El árbol. Esther Muntañola
Cuando llegué a la casa ya estaba el árbol. Apenas vivo, algunas hojas como plumas, erizadas y sueltas, en desorden. No me gustó, no me gustó nada, ocupaba un buen espacio, el macetero medio roto, y no había hoja sana. Mi hermano podó el árbol, cambié el contenedor y la tierra y conviví con él sin pena ni gloria los años siguientes. No sabía cómo hacer para que luciera mejor. El tronco endeble, las hojas duras se resquebrajaban con mirarlas. Y ya estabas tú en el centro de mi vida cuando cayó aquella granizada que lo apedreó y estuvo casi un año hecho jirones.

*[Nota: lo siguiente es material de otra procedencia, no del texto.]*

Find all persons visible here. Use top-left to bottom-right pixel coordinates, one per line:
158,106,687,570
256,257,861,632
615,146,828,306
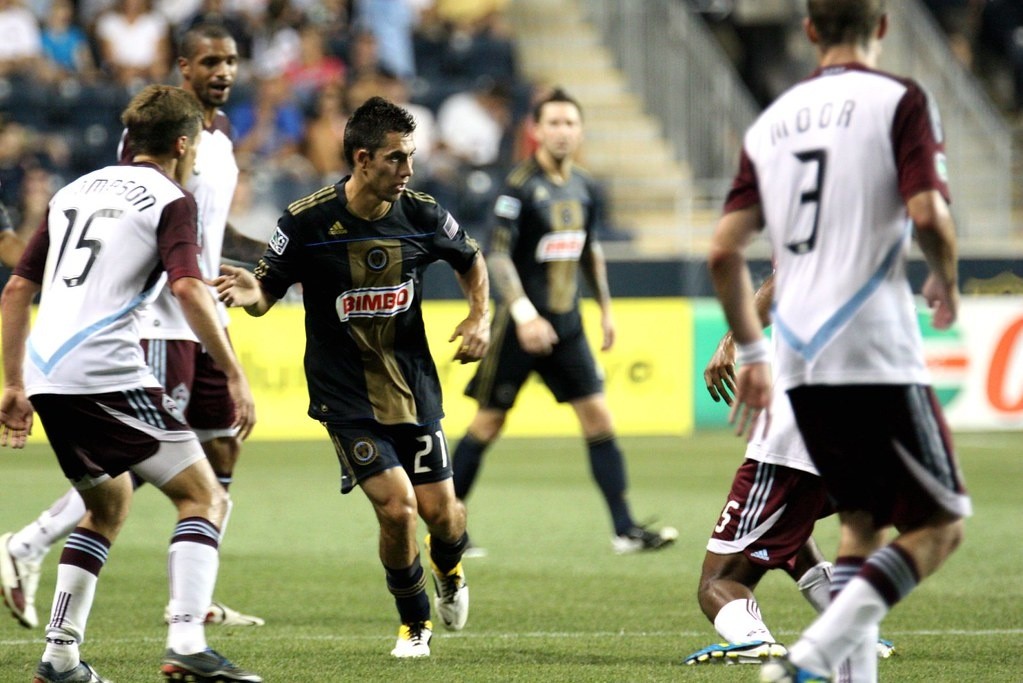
0,22,270,632
213,91,497,660
1,84,268,681
680,267,899,667
705,0,982,683
424,86,680,558
0,0,564,295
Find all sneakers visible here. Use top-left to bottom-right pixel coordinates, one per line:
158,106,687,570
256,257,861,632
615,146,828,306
391,619,435,659
876,639,896,659
165,600,265,627
161,647,264,683
36,659,114,683
683,642,790,665
756,656,835,683
424,532,469,634
423,534,485,560
1,532,41,630
611,526,678,554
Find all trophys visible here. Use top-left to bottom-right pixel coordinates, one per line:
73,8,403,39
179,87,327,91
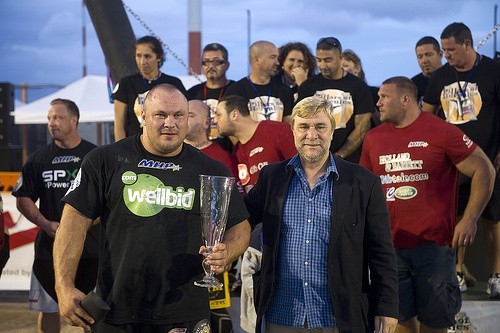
194,174,235,287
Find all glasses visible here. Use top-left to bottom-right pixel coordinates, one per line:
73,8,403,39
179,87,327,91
316,38,341,53
202,60,226,66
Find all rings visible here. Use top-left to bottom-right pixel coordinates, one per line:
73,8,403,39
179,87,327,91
464,240,469,243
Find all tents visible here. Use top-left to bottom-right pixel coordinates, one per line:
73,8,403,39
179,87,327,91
12,73,207,169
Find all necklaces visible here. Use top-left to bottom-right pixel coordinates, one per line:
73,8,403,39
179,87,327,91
341,67,345,78
148,73,160,84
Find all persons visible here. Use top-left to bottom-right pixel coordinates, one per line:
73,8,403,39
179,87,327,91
0,23,500,333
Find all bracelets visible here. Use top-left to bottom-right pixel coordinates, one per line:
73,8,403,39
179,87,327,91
334,152,343,158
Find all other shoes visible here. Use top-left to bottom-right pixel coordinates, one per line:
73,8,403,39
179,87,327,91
486,276,500,296
456,275,467,292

No sé cómo, pero poco a poco comencé a querer a aquel árbol inútil y feo, a refrescarle el verdor, a mantener la tierra limpia de minadores, de pulgones, y todas las plagas que residían encantadas a su lado. Este invierno, ocho años después, me hizo llorar, lleno de flores, lleno de hermosas abejas zumbando embriagadas, lleno de vida. Cientos de flores. Qué esfuerzo tremendo. Y el aire lleno de olor.
Llegó la nieve, tuve miedo por él, las heladas se contaron en más de diez, volvió el granizo y no pude cubrirlo, pero aún quedaron granos preñados, se estiraron los días y se volvieron dorados los frutos. Hoy mordemos a medias este níspero humilde, hecho de sol y maravilla, y nos sabe dulce y vemos que está lleno de simiente, como todo aquello que el amor contiene.